(Text segment)
Repeal of the European Communities Act 1972
The Withdrawal Act repeals the European Communities Act on exit day. The ECA is the principal piece of domestic legislation passed by the UK Parliament which gives effect to EU law in the UK and gives EU law supremacy over UK domestic law. The main effects of repealing the Act are to reflect the end of the supremacy of EU law in domestic law and to remove the mechanism which enabled the flow of new EU law into UK law.
Saving for EU-derived domestic legislation
The Withdrawal Act provides that existing domestic legislation which implements EU law obligations (EU-derived domestic legislation, also referred to in these notes as ‘preserved legislation’) remains on the domestic statute book after the UK leaves the EU. Generally, secondary legislation lapses automatically when the primary legislation under which it is made (for instance, section 2(2) ECA) ceases to have an effect unless saved expressly). More widely, there would be doubt as to whether legislation which presupposes membership of the EU would work if the UK is not a member of the EU. The same applies to legislation which relates or refers to the EU or the EEA. This section makes it clear that these categories of legislation fall within retained EU law so that the powers in the Act can be used to ensure that they still function properly after exiting from the EU.
The Withdrawal Act provides that EU-derived domestic legislation will remain in place and continue to have an effect on and after exit day, as it has effect before exit day. This will include legislation that has been passed or made but is not yet in force. This will also include amendments to EU-derived domestic legislation made under the ECA.

(Exercise instructions)
A) Reproduce from the passage on repealing the European Communities Act the portion running from "The Withdrawal Act provides that EU-derived" to "under the ECA.".
B) According to the passage on repealing the European Communities Act, on what day does the Withdrawal Act repeal that Act?
C) Using the passage on repealing the European Communities Act, explain why the section places legislation that presupposes EU membership, or that relates or refers to the EU or the EEA, within retained EU law.

(Data)
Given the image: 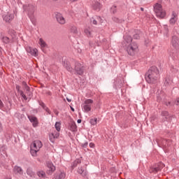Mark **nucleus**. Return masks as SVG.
<instances>
[{"label": "nucleus", "instance_id": "nucleus-13", "mask_svg": "<svg viewBox=\"0 0 179 179\" xmlns=\"http://www.w3.org/2000/svg\"><path fill=\"white\" fill-rule=\"evenodd\" d=\"M28 118L30 122H31L34 128H36L38 125V120H37V117L34 116H28Z\"/></svg>", "mask_w": 179, "mask_h": 179}, {"label": "nucleus", "instance_id": "nucleus-12", "mask_svg": "<svg viewBox=\"0 0 179 179\" xmlns=\"http://www.w3.org/2000/svg\"><path fill=\"white\" fill-rule=\"evenodd\" d=\"M177 19H178V14L173 11L171 14V17L169 20V23L171 24H176V22H177Z\"/></svg>", "mask_w": 179, "mask_h": 179}, {"label": "nucleus", "instance_id": "nucleus-22", "mask_svg": "<svg viewBox=\"0 0 179 179\" xmlns=\"http://www.w3.org/2000/svg\"><path fill=\"white\" fill-rule=\"evenodd\" d=\"M167 120H169V112H162V121H167Z\"/></svg>", "mask_w": 179, "mask_h": 179}, {"label": "nucleus", "instance_id": "nucleus-29", "mask_svg": "<svg viewBox=\"0 0 179 179\" xmlns=\"http://www.w3.org/2000/svg\"><path fill=\"white\" fill-rule=\"evenodd\" d=\"M37 176H39L41 178H45V172L43 171H39L37 172Z\"/></svg>", "mask_w": 179, "mask_h": 179}, {"label": "nucleus", "instance_id": "nucleus-24", "mask_svg": "<svg viewBox=\"0 0 179 179\" xmlns=\"http://www.w3.org/2000/svg\"><path fill=\"white\" fill-rule=\"evenodd\" d=\"M70 131H72L73 132H75L76 131V124L75 122H71L70 123Z\"/></svg>", "mask_w": 179, "mask_h": 179}, {"label": "nucleus", "instance_id": "nucleus-5", "mask_svg": "<svg viewBox=\"0 0 179 179\" xmlns=\"http://www.w3.org/2000/svg\"><path fill=\"white\" fill-rule=\"evenodd\" d=\"M94 103L93 99H85L83 104V108L85 113H89L92 110V104Z\"/></svg>", "mask_w": 179, "mask_h": 179}, {"label": "nucleus", "instance_id": "nucleus-7", "mask_svg": "<svg viewBox=\"0 0 179 179\" xmlns=\"http://www.w3.org/2000/svg\"><path fill=\"white\" fill-rule=\"evenodd\" d=\"M171 44L175 50H179V38L177 36H173L171 40Z\"/></svg>", "mask_w": 179, "mask_h": 179}, {"label": "nucleus", "instance_id": "nucleus-36", "mask_svg": "<svg viewBox=\"0 0 179 179\" xmlns=\"http://www.w3.org/2000/svg\"><path fill=\"white\" fill-rule=\"evenodd\" d=\"M112 19H113V22H115L116 23H118V22H120V20L117 17H113Z\"/></svg>", "mask_w": 179, "mask_h": 179}, {"label": "nucleus", "instance_id": "nucleus-30", "mask_svg": "<svg viewBox=\"0 0 179 179\" xmlns=\"http://www.w3.org/2000/svg\"><path fill=\"white\" fill-rule=\"evenodd\" d=\"M91 125H97V117H94L90 120Z\"/></svg>", "mask_w": 179, "mask_h": 179}, {"label": "nucleus", "instance_id": "nucleus-50", "mask_svg": "<svg viewBox=\"0 0 179 179\" xmlns=\"http://www.w3.org/2000/svg\"><path fill=\"white\" fill-rule=\"evenodd\" d=\"M1 75H2V72L0 71V76H1Z\"/></svg>", "mask_w": 179, "mask_h": 179}, {"label": "nucleus", "instance_id": "nucleus-23", "mask_svg": "<svg viewBox=\"0 0 179 179\" xmlns=\"http://www.w3.org/2000/svg\"><path fill=\"white\" fill-rule=\"evenodd\" d=\"M84 33L87 37H92V29L90 28H86L84 30Z\"/></svg>", "mask_w": 179, "mask_h": 179}, {"label": "nucleus", "instance_id": "nucleus-37", "mask_svg": "<svg viewBox=\"0 0 179 179\" xmlns=\"http://www.w3.org/2000/svg\"><path fill=\"white\" fill-rule=\"evenodd\" d=\"M162 146H166V145H167V140L166 139L162 140Z\"/></svg>", "mask_w": 179, "mask_h": 179}, {"label": "nucleus", "instance_id": "nucleus-34", "mask_svg": "<svg viewBox=\"0 0 179 179\" xmlns=\"http://www.w3.org/2000/svg\"><path fill=\"white\" fill-rule=\"evenodd\" d=\"M91 23H92V24H97V20H96V19L94 17H92Z\"/></svg>", "mask_w": 179, "mask_h": 179}, {"label": "nucleus", "instance_id": "nucleus-46", "mask_svg": "<svg viewBox=\"0 0 179 179\" xmlns=\"http://www.w3.org/2000/svg\"><path fill=\"white\" fill-rule=\"evenodd\" d=\"M2 129V124L0 122V131Z\"/></svg>", "mask_w": 179, "mask_h": 179}, {"label": "nucleus", "instance_id": "nucleus-47", "mask_svg": "<svg viewBox=\"0 0 179 179\" xmlns=\"http://www.w3.org/2000/svg\"><path fill=\"white\" fill-rule=\"evenodd\" d=\"M71 110L75 111V108H72V106H71Z\"/></svg>", "mask_w": 179, "mask_h": 179}, {"label": "nucleus", "instance_id": "nucleus-27", "mask_svg": "<svg viewBox=\"0 0 179 179\" xmlns=\"http://www.w3.org/2000/svg\"><path fill=\"white\" fill-rule=\"evenodd\" d=\"M55 128L57 130L56 132H59V131H61V122H57L55 123Z\"/></svg>", "mask_w": 179, "mask_h": 179}, {"label": "nucleus", "instance_id": "nucleus-21", "mask_svg": "<svg viewBox=\"0 0 179 179\" xmlns=\"http://www.w3.org/2000/svg\"><path fill=\"white\" fill-rule=\"evenodd\" d=\"M16 89L18 92H20V96H22L24 100H27V97L26 96V95H24V94L23 93V91H20V86L17 85Z\"/></svg>", "mask_w": 179, "mask_h": 179}, {"label": "nucleus", "instance_id": "nucleus-25", "mask_svg": "<svg viewBox=\"0 0 179 179\" xmlns=\"http://www.w3.org/2000/svg\"><path fill=\"white\" fill-rule=\"evenodd\" d=\"M27 176H29V177H31V178H34L35 177V174H34V172H33V171L30 169H28L27 170Z\"/></svg>", "mask_w": 179, "mask_h": 179}, {"label": "nucleus", "instance_id": "nucleus-43", "mask_svg": "<svg viewBox=\"0 0 179 179\" xmlns=\"http://www.w3.org/2000/svg\"><path fill=\"white\" fill-rule=\"evenodd\" d=\"M90 146L91 148H94V144L92 143H90Z\"/></svg>", "mask_w": 179, "mask_h": 179}, {"label": "nucleus", "instance_id": "nucleus-15", "mask_svg": "<svg viewBox=\"0 0 179 179\" xmlns=\"http://www.w3.org/2000/svg\"><path fill=\"white\" fill-rule=\"evenodd\" d=\"M13 17H15L13 13H8L3 17V19L5 20V22H11V20H13Z\"/></svg>", "mask_w": 179, "mask_h": 179}, {"label": "nucleus", "instance_id": "nucleus-11", "mask_svg": "<svg viewBox=\"0 0 179 179\" xmlns=\"http://www.w3.org/2000/svg\"><path fill=\"white\" fill-rule=\"evenodd\" d=\"M75 71L78 75H83V66L80 63H76Z\"/></svg>", "mask_w": 179, "mask_h": 179}, {"label": "nucleus", "instance_id": "nucleus-9", "mask_svg": "<svg viewBox=\"0 0 179 179\" xmlns=\"http://www.w3.org/2000/svg\"><path fill=\"white\" fill-rule=\"evenodd\" d=\"M58 138H59V133L57 131H54L49 134V139L52 143H54L55 140L58 139Z\"/></svg>", "mask_w": 179, "mask_h": 179}, {"label": "nucleus", "instance_id": "nucleus-52", "mask_svg": "<svg viewBox=\"0 0 179 179\" xmlns=\"http://www.w3.org/2000/svg\"><path fill=\"white\" fill-rule=\"evenodd\" d=\"M6 179H11V178H6Z\"/></svg>", "mask_w": 179, "mask_h": 179}, {"label": "nucleus", "instance_id": "nucleus-31", "mask_svg": "<svg viewBox=\"0 0 179 179\" xmlns=\"http://www.w3.org/2000/svg\"><path fill=\"white\" fill-rule=\"evenodd\" d=\"M22 85L24 86V89L26 90V92L30 91V87H29V86H27V84L25 82L22 83Z\"/></svg>", "mask_w": 179, "mask_h": 179}, {"label": "nucleus", "instance_id": "nucleus-51", "mask_svg": "<svg viewBox=\"0 0 179 179\" xmlns=\"http://www.w3.org/2000/svg\"><path fill=\"white\" fill-rule=\"evenodd\" d=\"M141 10H143V8H141Z\"/></svg>", "mask_w": 179, "mask_h": 179}, {"label": "nucleus", "instance_id": "nucleus-3", "mask_svg": "<svg viewBox=\"0 0 179 179\" xmlns=\"http://www.w3.org/2000/svg\"><path fill=\"white\" fill-rule=\"evenodd\" d=\"M154 12L157 17H159V19H163L166 17V10L163 9L162 4L159 3H156L154 5Z\"/></svg>", "mask_w": 179, "mask_h": 179}, {"label": "nucleus", "instance_id": "nucleus-39", "mask_svg": "<svg viewBox=\"0 0 179 179\" xmlns=\"http://www.w3.org/2000/svg\"><path fill=\"white\" fill-rule=\"evenodd\" d=\"M67 71H69V72H72V68H71V66H68L67 67Z\"/></svg>", "mask_w": 179, "mask_h": 179}, {"label": "nucleus", "instance_id": "nucleus-32", "mask_svg": "<svg viewBox=\"0 0 179 179\" xmlns=\"http://www.w3.org/2000/svg\"><path fill=\"white\" fill-rule=\"evenodd\" d=\"M171 84V80L168 78L165 79V82H164V85H166V86H169V85Z\"/></svg>", "mask_w": 179, "mask_h": 179}, {"label": "nucleus", "instance_id": "nucleus-49", "mask_svg": "<svg viewBox=\"0 0 179 179\" xmlns=\"http://www.w3.org/2000/svg\"><path fill=\"white\" fill-rule=\"evenodd\" d=\"M71 2H76V1H78V0H71Z\"/></svg>", "mask_w": 179, "mask_h": 179}, {"label": "nucleus", "instance_id": "nucleus-8", "mask_svg": "<svg viewBox=\"0 0 179 179\" xmlns=\"http://www.w3.org/2000/svg\"><path fill=\"white\" fill-rule=\"evenodd\" d=\"M38 44L40 45L41 51H43V52H45V48H48V45L47 44L45 41H44L43 38H40L38 41Z\"/></svg>", "mask_w": 179, "mask_h": 179}, {"label": "nucleus", "instance_id": "nucleus-38", "mask_svg": "<svg viewBox=\"0 0 179 179\" xmlns=\"http://www.w3.org/2000/svg\"><path fill=\"white\" fill-rule=\"evenodd\" d=\"M175 104H176V106H179V97L176 99Z\"/></svg>", "mask_w": 179, "mask_h": 179}, {"label": "nucleus", "instance_id": "nucleus-33", "mask_svg": "<svg viewBox=\"0 0 179 179\" xmlns=\"http://www.w3.org/2000/svg\"><path fill=\"white\" fill-rule=\"evenodd\" d=\"M111 12H112V13H117V6H113L111 7Z\"/></svg>", "mask_w": 179, "mask_h": 179}, {"label": "nucleus", "instance_id": "nucleus-10", "mask_svg": "<svg viewBox=\"0 0 179 179\" xmlns=\"http://www.w3.org/2000/svg\"><path fill=\"white\" fill-rule=\"evenodd\" d=\"M164 167V164L160 162L158 166L151 167L150 168V173H157V171H160Z\"/></svg>", "mask_w": 179, "mask_h": 179}, {"label": "nucleus", "instance_id": "nucleus-40", "mask_svg": "<svg viewBox=\"0 0 179 179\" xmlns=\"http://www.w3.org/2000/svg\"><path fill=\"white\" fill-rule=\"evenodd\" d=\"M31 12L33 13L34 12V7L33 6H31Z\"/></svg>", "mask_w": 179, "mask_h": 179}, {"label": "nucleus", "instance_id": "nucleus-45", "mask_svg": "<svg viewBox=\"0 0 179 179\" xmlns=\"http://www.w3.org/2000/svg\"><path fill=\"white\" fill-rule=\"evenodd\" d=\"M77 122H78V124H80V122H82V120H80V119L78 120H77Z\"/></svg>", "mask_w": 179, "mask_h": 179}, {"label": "nucleus", "instance_id": "nucleus-28", "mask_svg": "<svg viewBox=\"0 0 179 179\" xmlns=\"http://www.w3.org/2000/svg\"><path fill=\"white\" fill-rule=\"evenodd\" d=\"M66 177V174L64 172L60 173L59 175H57L55 178L56 179H64Z\"/></svg>", "mask_w": 179, "mask_h": 179}, {"label": "nucleus", "instance_id": "nucleus-17", "mask_svg": "<svg viewBox=\"0 0 179 179\" xmlns=\"http://www.w3.org/2000/svg\"><path fill=\"white\" fill-rule=\"evenodd\" d=\"M102 6L101 3L99 1H94L92 3V8L94 10H97L99 12V10L101 9Z\"/></svg>", "mask_w": 179, "mask_h": 179}, {"label": "nucleus", "instance_id": "nucleus-26", "mask_svg": "<svg viewBox=\"0 0 179 179\" xmlns=\"http://www.w3.org/2000/svg\"><path fill=\"white\" fill-rule=\"evenodd\" d=\"M14 171L16 173L22 174V173H23V169H22L20 166H15Z\"/></svg>", "mask_w": 179, "mask_h": 179}, {"label": "nucleus", "instance_id": "nucleus-35", "mask_svg": "<svg viewBox=\"0 0 179 179\" xmlns=\"http://www.w3.org/2000/svg\"><path fill=\"white\" fill-rule=\"evenodd\" d=\"M42 107L45 110V111H47V113H48V114H50V109H48V108H45V105H44V103H42Z\"/></svg>", "mask_w": 179, "mask_h": 179}, {"label": "nucleus", "instance_id": "nucleus-48", "mask_svg": "<svg viewBox=\"0 0 179 179\" xmlns=\"http://www.w3.org/2000/svg\"><path fill=\"white\" fill-rule=\"evenodd\" d=\"M100 19H101L100 17H96V20H100Z\"/></svg>", "mask_w": 179, "mask_h": 179}, {"label": "nucleus", "instance_id": "nucleus-1", "mask_svg": "<svg viewBox=\"0 0 179 179\" xmlns=\"http://www.w3.org/2000/svg\"><path fill=\"white\" fill-rule=\"evenodd\" d=\"M159 78H160L159 69L156 66L150 67L147 73V82H148V83H156V82L159 80Z\"/></svg>", "mask_w": 179, "mask_h": 179}, {"label": "nucleus", "instance_id": "nucleus-16", "mask_svg": "<svg viewBox=\"0 0 179 179\" xmlns=\"http://www.w3.org/2000/svg\"><path fill=\"white\" fill-rule=\"evenodd\" d=\"M56 18L58 23H59L60 24H65V22H66L65 18L62 16V14L57 13L56 15Z\"/></svg>", "mask_w": 179, "mask_h": 179}, {"label": "nucleus", "instance_id": "nucleus-42", "mask_svg": "<svg viewBox=\"0 0 179 179\" xmlns=\"http://www.w3.org/2000/svg\"><path fill=\"white\" fill-rule=\"evenodd\" d=\"M3 107V103H2V101L0 100V108H2Z\"/></svg>", "mask_w": 179, "mask_h": 179}, {"label": "nucleus", "instance_id": "nucleus-19", "mask_svg": "<svg viewBox=\"0 0 179 179\" xmlns=\"http://www.w3.org/2000/svg\"><path fill=\"white\" fill-rule=\"evenodd\" d=\"M69 31L73 33V34H78V27L75 25L70 27Z\"/></svg>", "mask_w": 179, "mask_h": 179}, {"label": "nucleus", "instance_id": "nucleus-20", "mask_svg": "<svg viewBox=\"0 0 179 179\" xmlns=\"http://www.w3.org/2000/svg\"><path fill=\"white\" fill-rule=\"evenodd\" d=\"M1 40L5 44H9L12 41V39L7 36H3Z\"/></svg>", "mask_w": 179, "mask_h": 179}, {"label": "nucleus", "instance_id": "nucleus-53", "mask_svg": "<svg viewBox=\"0 0 179 179\" xmlns=\"http://www.w3.org/2000/svg\"><path fill=\"white\" fill-rule=\"evenodd\" d=\"M53 1H57V0H53Z\"/></svg>", "mask_w": 179, "mask_h": 179}, {"label": "nucleus", "instance_id": "nucleus-41", "mask_svg": "<svg viewBox=\"0 0 179 179\" xmlns=\"http://www.w3.org/2000/svg\"><path fill=\"white\" fill-rule=\"evenodd\" d=\"M66 100H67V101H69V103H71V101H72V99H71L69 97H66Z\"/></svg>", "mask_w": 179, "mask_h": 179}, {"label": "nucleus", "instance_id": "nucleus-6", "mask_svg": "<svg viewBox=\"0 0 179 179\" xmlns=\"http://www.w3.org/2000/svg\"><path fill=\"white\" fill-rule=\"evenodd\" d=\"M26 51L28 52V54H30V55H33V57H37L38 55V50L37 48H32L30 46H27L26 48Z\"/></svg>", "mask_w": 179, "mask_h": 179}, {"label": "nucleus", "instance_id": "nucleus-18", "mask_svg": "<svg viewBox=\"0 0 179 179\" xmlns=\"http://www.w3.org/2000/svg\"><path fill=\"white\" fill-rule=\"evenodd\" d=\"M78 173L79 174H81V176H83V177H85V176H86L87 174L86 172V169H85V168L82 167V166L78 168Z\"/></svg>", "mask_w": 179, "mask_h": 179}, {"label": "nucleus", "instance_id": "nucleus-54", "mask_svg": "<svg viewBox=\"0 0 179 179\" xmlns=\"http://www.w3.org/2000/svg\"><path fill=\"white\" fill-rule=\"evenodd\" d=\"M159 143H160V141L159 142Z\"/></svg>", "mask_w": 179, "mask_h": 179}, {"label": "nucleus", "instance_id": "nucleus-2", "mask_svg": "<svg viewBox=\"0 0 179 179\" xmlns=\"http://www.w3.org/2000/svg\"><path fill=\"white\" fill-rule=\"evenodd\" d=\"M124 44L127 47V51L129 55H135V52L138 51V44L132 42V37L130 36H125Z\"/></svg>", "mask_w": 179, "mask_h": 179}, {"label": "nucleus", "instance_id": "nucleus-14", "mask_svg": "<svg viewBox=\"0 0 179 179\" xmlns=\"http://www.w3.org/2000/svg\"><path fill=\"white\" fill-rule=\"evenodd\" d=\"M47 166H48L47 174H49L50 176H51V174H52V173L55 171V166H54V164H52V163H48Z\"/></svg>", "mask_w": 179, "mask_h": 179}, {"label": "nucleus", "instance_id": "nucleus-4", "mask_svg": "<svg viewBox=\"0 0 179 179\" xmlns=\"http://www.w3.org/2000/svg\"><path fill=\"white\" fill-rule=\"evenodd\" d=\"M43 148V143L39 140L34 141L31 145V154L32 156H36L37 152Z\"/></svg>", "mask_w": 179, "mask_h": 179}, {"label": "nucleus", "instance_id": "nucleus-44", "mask_svg": "<svg viewBox=\"0 0 179 179\" xmlns=\"http://www.w3.org/2000/svg\"><path fill=\"white\" fill-rule=\"evenodd\" d=\"M134 38L138 40V38H139V35H135L134 36Z\"/></svg>", "mask_w": 179, "mask_h": 179}]
</instances>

(Answers per task)
A)
The Withdrawal Act provides that EU-derived domestic legislation will remain in place and continue to have an effect on and after exit day, as it has effect before exit day. This will include legislation that has been passed or made but is not yet in force. This will also include amendments to EU-derived domestic legislation made under the ECA.

B) On exit day.

C) There would be doubt as to whether such legislation would work once the UK is no longer a member of the EU. Placing it within retained EU law allows the powers in the Act to be used to ensure that it still functions properly after exit.